→ **DESCRIPTION OF THE TASK**
Return the mailing-list message about Smith-Waterman speedups verbatim, starting at "Thanks for your" and ending at "stubs are there.".

→ **GIVEN PASSAGE**
◆ ◆ ◆

Yee Man ymc@paxil.stanford.edu
Sun, 8 Dec 2002 10:53:02 -0800 (PST)


Thanks for your reply, Ewan.

> I have in my Wise2 package (the commandline program is dnal, look at
> www.ebi.ac.uk/Wise2) but have not bothered to link it into the XS system
> into Perl, although alot of the stubs are there. 
> 

BTW, what kind of optimization did you do beyond the vanilla
Smith-Waterman?

> There a series of different improvements to smith waterman you can do some
> of which are published, and some are just "knowledge" swapped between
> different practioners; some of the best people at this are Phil Green
> (wrote SWAT, which has some improvemnents there) and Guy Slater (in my
> group at the EBI); but there is a large number of people with different
> algorithmical tricks for speed - to be honest, I am not sure what Gotoh's
> Improvement is.
> 

Thanks for pointing out different places for optimizing the algorithm.
I will check them out later.

◆ ◆ ◆

→ **EXTRACTED DATA**
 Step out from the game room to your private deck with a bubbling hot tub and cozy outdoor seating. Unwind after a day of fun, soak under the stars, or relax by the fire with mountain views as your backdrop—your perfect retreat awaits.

◆ ◆ ◆

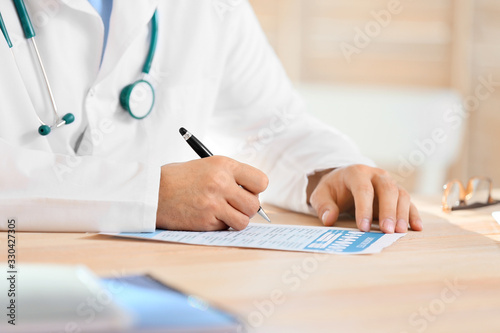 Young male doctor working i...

◆ ◆ ◆

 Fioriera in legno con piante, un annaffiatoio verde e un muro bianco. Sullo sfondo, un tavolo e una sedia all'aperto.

◆ ◆ ◆

→ **EXERCISE RESPONSE**
Thanks for your reply, Ewan.

> I have in my Wise2 package (the commandline program is dnal, look at
> www.ebi.ac.uk/Wise2) but have not bothered to link it into the XS system
> into Perl, although alot of the stubs are there.